The process involved in the learning was evidently a process of selection. The animal is confronted by a state of affairs or, as we may call it, a 'situation.' He reacts in the way that he is moved by his innate nature or previous training to do, by a number of acts. These acts include the particular act that is appropriate and he succeeds. In later trials the impulse to this one act is more and more stamped in, this one act is more and more associated with that situation, is selected from amongst the others by reason of the pleasure it brings the animal. The profitless acts are stamped out; the impulses to perform them in that situation are weakened by reason of the positive discomfort or the absence of pleasure resulting from them. So the animal finally performs in that situation only the fitting act.

Here we have the simplest and at the same time the most widespread sort of intellect or learning in the world. There is no reasoning, no process of inference or comparison; there is no thinking about things, no putting two and two together; there are no ideas—the animal does not think of the box or of the food or of the act he is to perform. He simply comes after the learning to feel like doing a certain thing under certain circumstances which before the learning he did not feel like doing. Human beings are accustomed to think of intellect as the power of having and controlling ideas and of ability to learn as synonymous with ability to have ideas. But learning by having ideas is really one of the rare and isolated events in nature. There may be a few scattered ideas possessed by the higher animals, but the common form of intelligence with them, their habitual method of learning, is not by the acquisition of ideas, but by the selection of impulses.

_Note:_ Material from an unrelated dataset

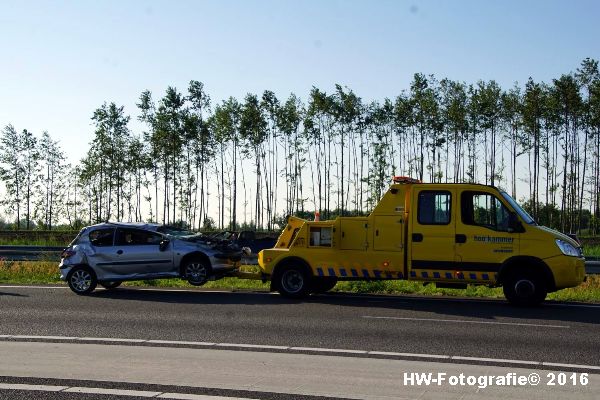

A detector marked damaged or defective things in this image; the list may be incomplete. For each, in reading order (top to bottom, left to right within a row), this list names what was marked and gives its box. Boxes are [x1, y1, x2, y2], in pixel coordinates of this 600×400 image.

Indeed this same type of learning is found in man. When we learn to drive or play tennis or billiards, when we learn to tell the price of tea by tasting it or to strike a certain note exactly with the voice, we do not learn in the main by virtue of any ideas that are explained to us, by any inferences that we reason out. We learn by the gradual selection of the appropriate act or judgment, by its association with the circumstances or situation requiring it in just the way that the animals do.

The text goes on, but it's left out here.